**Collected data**
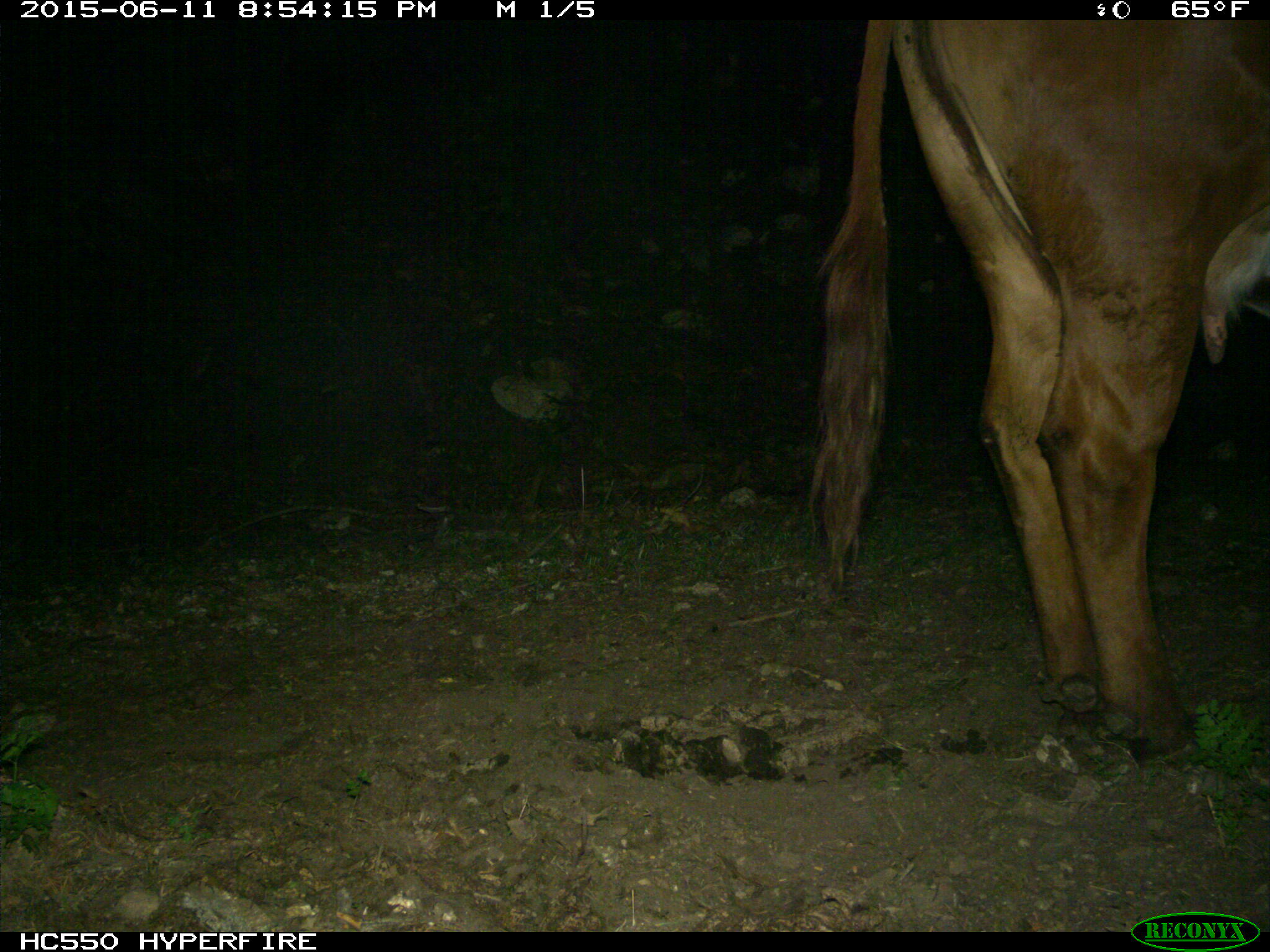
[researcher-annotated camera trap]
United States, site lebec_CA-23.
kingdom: Animalia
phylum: Chordata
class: Mammalia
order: Artiodactyla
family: Bovidae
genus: Bos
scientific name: Bos taurus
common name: domestic cow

**What you should do**
Once the pictures are set aside, restate the remaining data above exactly.

**Result**
[researcher-annotated camera trap]
United States, site lebec_CA-23.
kingdom: Animalia
phylum: Chordata
class: Mammalia
order: Artiodactyla
family: Bovidae
genus: Bos
scientific name: Bos taurus
common name: domestic cow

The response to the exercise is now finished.